CONSIGNES:
1. Répondez d'après l'extrait sur la Défense européenne, une réponse par ligne :
(a) Quel jour a eu lieu l'audition du ministre d'Etat devant les députés ?
(b) Quel document de 2008 a défini l'axe essentiel repris par Alain Juppé ?
(c) À quelle date le Service européen d'action extérieure a-t-il été mis en place ?
2. Reproduisez sans rien changer le passage de l'extrait sur la Défense européenne qui commence par les mots « Alain Juppé a » et se termine par « est également nécessaire. ».

EXTRAIT SOURCE:
# # # #

Alain Juppé a évoqué la politique étrangère et de défense devant les députés. Pour lui, les baisses de financement qui touchent les pays d’Europe sont une occasion de resserrer les coopérations. Une vision stratégique partagée est également nécessaire.
« Une priorité fondamentale de notre politique étrangère et de défense » qui « s’inscrit dans deux cadres complémentaires et qui se renforcent mutuellement, l’Alliance atlantique et l’Union européenne », a rappelé, à propos de la Défense européenne, Alain Juppé, ministre d’Etat, de la Défense et des Anciens combattants au cours d’une audition, reprenant ainsi un axe essentiel défini par le Livre blanc sur la défense et la sécurité nationale de 2008.
Le ministre d’Etat s’est exprimé sur la question des évolutions et des perspectives de la Défense européenne, lors d’une audition devant les députés de la Commission de la Défense nationale et des forces armées, ainsi que de la Commission des affaires européennes, de l’Assemblée nationale, mercredi 16 février 2011.
« L’Union ne pourra jouer tout son rôle politique, elle ne pourra peser de tout son poids dans les équilibres du monde que si elle est adossée à une capacité de défense » et que, dans un contexte de « réduction des budgets de défense, les Européens doivent fédérer leurs efforts pour accroître ensemble l’efficacité globale de la dépense militaire. Si une politique européenne a un sens, c’est bien aujourd’hui, à un moment où les ressources sont contraintes », a insisté le ministre d’Etat.
Alain Juppé est ensuite revenu sur les avancées qui ont été initiées par la signature du traité de Lisbonne et qui dotent notamment l’Europe « des leviers nécessaires pour mener une action extérieure cohérente et devenir un acteur stratégique majeur » : c’est-à-dire, la création des postes de Haut représentant de l’Union européenne pour les affaires étrangères et la politique de sécurité et de Vice-président de la Commission européenne, ainsi que la mise en place au 1er janvier 2011du Service européen d’action extérieure.

# # # #

ENREGISTREMENTS PRÉSENTÉS:
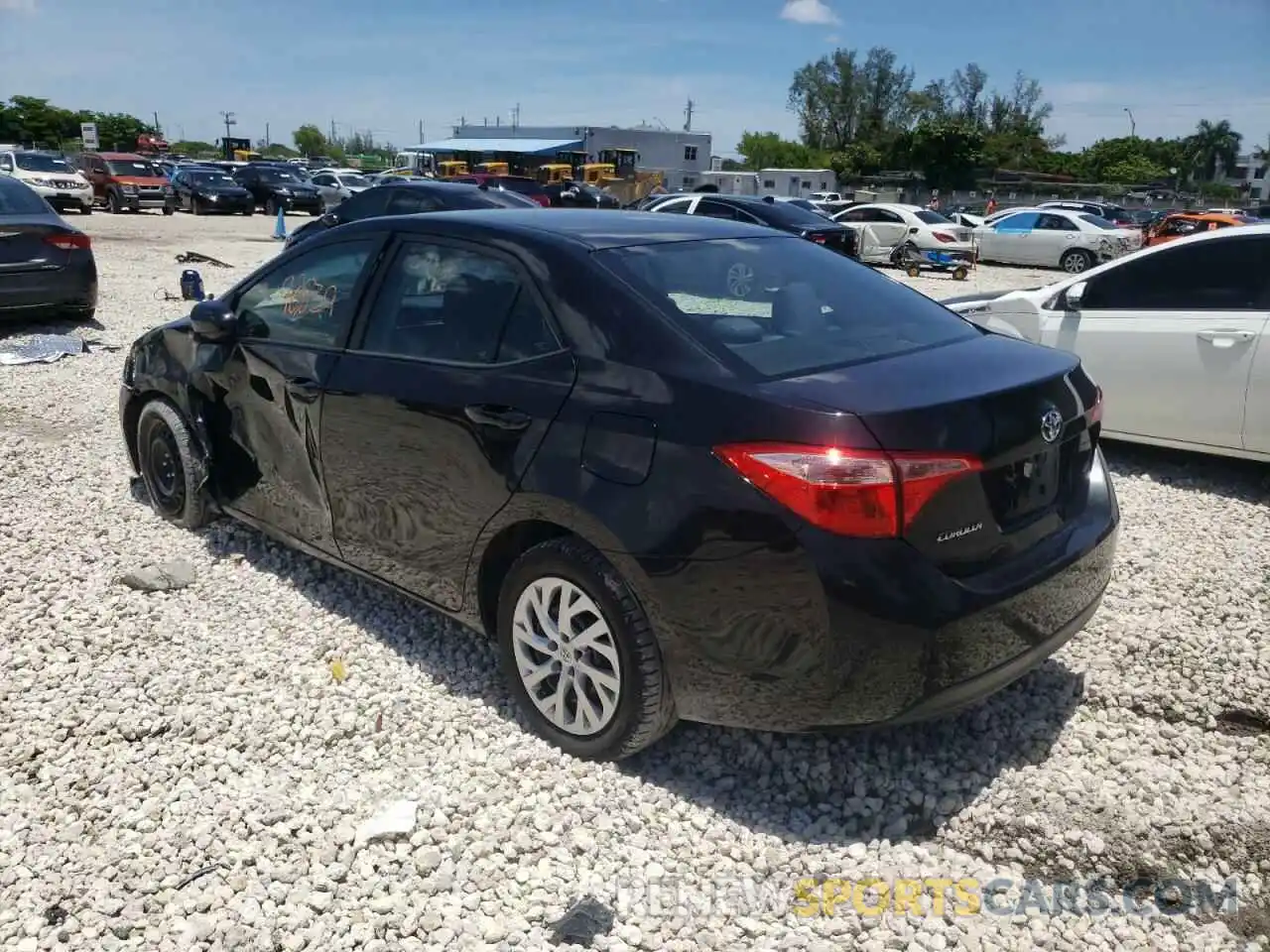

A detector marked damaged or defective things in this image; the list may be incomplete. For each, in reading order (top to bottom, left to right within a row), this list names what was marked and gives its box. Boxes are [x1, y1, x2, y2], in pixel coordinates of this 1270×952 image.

# # # #

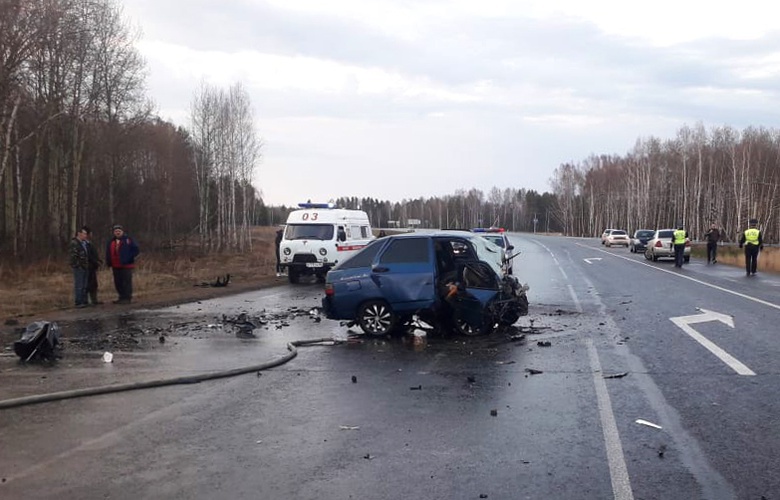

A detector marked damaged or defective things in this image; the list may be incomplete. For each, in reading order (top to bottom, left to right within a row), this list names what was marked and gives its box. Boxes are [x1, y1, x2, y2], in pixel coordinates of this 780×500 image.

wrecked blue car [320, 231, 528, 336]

# # # #

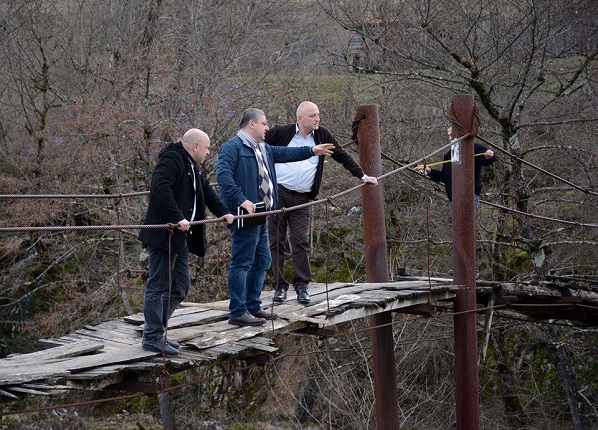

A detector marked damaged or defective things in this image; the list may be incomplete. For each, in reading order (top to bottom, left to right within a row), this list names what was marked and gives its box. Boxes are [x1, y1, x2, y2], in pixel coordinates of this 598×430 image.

# # # #

RÉPONSES SUCCESSIVES:
1.
(a) Le mercredi 16 février 2011.
(b) Le Livre blanc sur la défense et la sécurité nationale.
(c) Le 1er janvier 2011.

2.
Alain Juppé a évoqué la politique étrangère et de défense devant les députés. Pour lui, les baisses de financement qui touchent les pays d’Europe sont une occasion de resserrer les coopérations. Une vision stratégique partagée est également nécessaire.